> [Task requirements]:
Read through the entries below and return each line with the word "genus".

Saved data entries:
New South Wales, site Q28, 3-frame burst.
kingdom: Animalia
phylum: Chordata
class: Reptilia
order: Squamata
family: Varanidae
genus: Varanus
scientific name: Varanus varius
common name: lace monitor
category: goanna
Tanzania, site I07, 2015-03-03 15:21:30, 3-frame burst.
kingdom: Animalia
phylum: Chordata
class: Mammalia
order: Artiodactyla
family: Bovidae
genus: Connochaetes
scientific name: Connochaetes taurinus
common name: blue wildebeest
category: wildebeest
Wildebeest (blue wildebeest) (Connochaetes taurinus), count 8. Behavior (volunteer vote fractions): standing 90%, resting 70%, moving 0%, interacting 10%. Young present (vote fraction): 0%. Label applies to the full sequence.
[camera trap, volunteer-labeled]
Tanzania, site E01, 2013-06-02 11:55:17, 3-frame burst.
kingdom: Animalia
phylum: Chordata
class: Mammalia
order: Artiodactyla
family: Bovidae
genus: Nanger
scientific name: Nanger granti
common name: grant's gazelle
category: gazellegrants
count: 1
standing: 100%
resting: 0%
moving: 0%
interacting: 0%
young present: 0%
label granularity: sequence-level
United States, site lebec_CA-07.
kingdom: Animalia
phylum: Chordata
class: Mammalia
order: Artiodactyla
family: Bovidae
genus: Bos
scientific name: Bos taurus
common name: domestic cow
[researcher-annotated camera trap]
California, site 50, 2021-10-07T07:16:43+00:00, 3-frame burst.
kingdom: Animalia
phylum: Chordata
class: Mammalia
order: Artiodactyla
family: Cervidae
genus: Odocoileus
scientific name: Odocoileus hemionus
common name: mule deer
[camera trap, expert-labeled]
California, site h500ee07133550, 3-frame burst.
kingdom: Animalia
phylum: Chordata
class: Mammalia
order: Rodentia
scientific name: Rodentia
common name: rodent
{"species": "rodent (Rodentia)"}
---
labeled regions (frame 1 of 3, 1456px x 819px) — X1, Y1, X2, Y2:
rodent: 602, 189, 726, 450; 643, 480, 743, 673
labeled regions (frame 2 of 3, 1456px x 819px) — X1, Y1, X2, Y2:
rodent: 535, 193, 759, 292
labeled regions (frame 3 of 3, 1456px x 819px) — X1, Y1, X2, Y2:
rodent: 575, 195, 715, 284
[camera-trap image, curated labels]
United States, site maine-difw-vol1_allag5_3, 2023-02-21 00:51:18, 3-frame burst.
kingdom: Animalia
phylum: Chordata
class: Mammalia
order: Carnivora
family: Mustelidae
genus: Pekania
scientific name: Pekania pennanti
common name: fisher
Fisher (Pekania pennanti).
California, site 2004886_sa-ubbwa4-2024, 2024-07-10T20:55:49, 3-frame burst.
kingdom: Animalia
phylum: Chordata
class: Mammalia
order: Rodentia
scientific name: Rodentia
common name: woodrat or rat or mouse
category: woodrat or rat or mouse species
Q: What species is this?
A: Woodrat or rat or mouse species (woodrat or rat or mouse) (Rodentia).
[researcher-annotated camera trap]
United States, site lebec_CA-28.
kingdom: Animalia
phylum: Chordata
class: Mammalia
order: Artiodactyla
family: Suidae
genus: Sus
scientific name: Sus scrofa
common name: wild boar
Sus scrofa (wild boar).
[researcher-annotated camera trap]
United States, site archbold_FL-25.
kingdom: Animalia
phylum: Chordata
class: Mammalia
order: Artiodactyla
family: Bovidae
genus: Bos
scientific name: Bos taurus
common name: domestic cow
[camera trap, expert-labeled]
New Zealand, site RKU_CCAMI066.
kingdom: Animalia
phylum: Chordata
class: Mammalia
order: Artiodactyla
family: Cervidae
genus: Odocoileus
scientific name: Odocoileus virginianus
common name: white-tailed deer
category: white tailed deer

> [Answer to the problem]:
genus: Varanus
genus: Connochaetes
genus: Nanger
genus: Bos
genus: Odocoileus
genus: Pekania
genus: Sus
genus: Bos
genus: Odocoileus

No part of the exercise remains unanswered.